HassIO stops responding every so often

doxyl · March 2, 2020, 12:43pm

I have been using HassIO since the beginning on a Raspberry Pi 4 4GB model. The unit uses the RPi4 power supply and has always been directly connected via ethernet into my router. The unit also has a dedicated static IP (set both on my router and on HassIO).

I’ve been running for half a year on this configuration and it’s been great. However, this past weekend I was gone and went to check the status of my lights and was not able to access HomeAssistant. I was able to log in to the Orbi and check and the Raspberry Pi was showing that it was not connected to the router (I only have 4 ethernet connections, so it was easy to check).

Came home the next day, could not access it whatsoever so I pulled the plug and let it reboot. Rebooted fine, but could not find any logs. I went in and updated everything (no auto-updates) so everything is new and updated and restarted. Went to bed last night, and woke up to it being unresponsive again. Tried going through SSH to see if I could find anything but I could not.

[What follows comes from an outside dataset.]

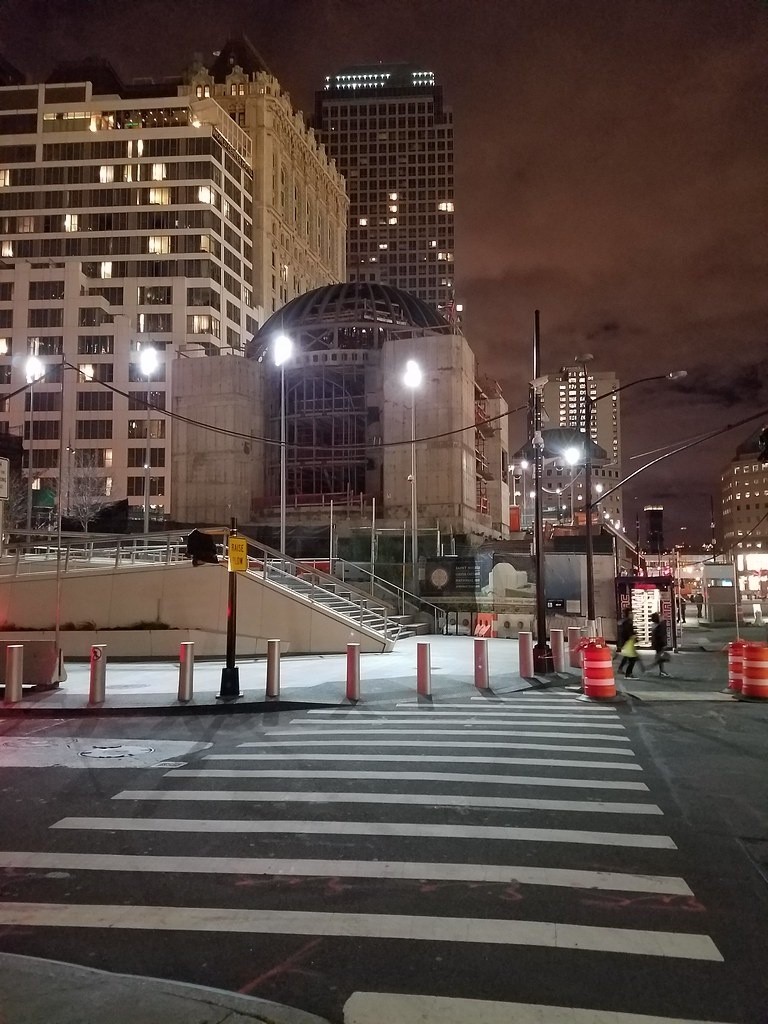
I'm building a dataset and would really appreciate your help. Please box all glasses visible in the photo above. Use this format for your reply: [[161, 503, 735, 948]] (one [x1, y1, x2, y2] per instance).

The home-assistant.log file only shows information from the current boot, and since I restarted it this morning it had no logs
I only run Phillips Hue lights (6 of them), my garage door, and a boolean switch to activate some MQTT sensors for use in Node-RED, so nothing too heavy

Already tried searching for this issue but only came up with threads that were created >2 years ago.

Any idea of what is happening here? Any tips on how I should debug this?

EDIT:
After the problem started a month ago, I went ahead and created a NodeRed automation to reboot my Pi everyday around 6PM. I have not encountered the problem of freezing/crashing since. While this is definitely not a permanent fix, it works for the time being until such a fix is deployed.

Piggyback · March 2, 2020, 2:24pm

I ran into similar issues some time ago and noticed my database was growing as I tracked all devices. Could it be you are running out of space? (doesn´t really sound like it as I would expect it not to boot, but worth checking).

doxyl · March 2, 2020, 4:53pm

Here is the output of df:
Screenshot from 2020-03-02 11-52-18

in /root/config, the size of home-assistant_v2.db is only 24.8M, which doesn’t seem like a lot.

pdkwork · March 3, 2020, 12:00pm

I am also facing the same issue as you. I have a remote NUC running Hass.io in docker and intermittently I can’t access it. I have had to install a TPLink switch on the power to the NUC to be able to reboot. I also have a development version in my home based on RP3 and it also behaves similarly but not at the same time. In my investigations it appears to loose the ability to lookup DNS. In the logs for the supervisor I see:
20-02-23 21:40:05 INFO (MainThread) [hassio.store.git] Update add-on https://github.com/hassio-addons/repository repository
20-02-23 21:40:10 ERROR (MainThread) [hassio.store.git] Can’t update https://github.com/home-assistant/hassio-addons repo: Cmd(‘git’) failed due to: exit code(128)
cmdline: git fetch --depth=1 --update-shallow -v origin
stderr: ‘fatal: unable to access ‘https://github.com/home-assistant/hassio-addons/’: Could not resolve host: github.com’.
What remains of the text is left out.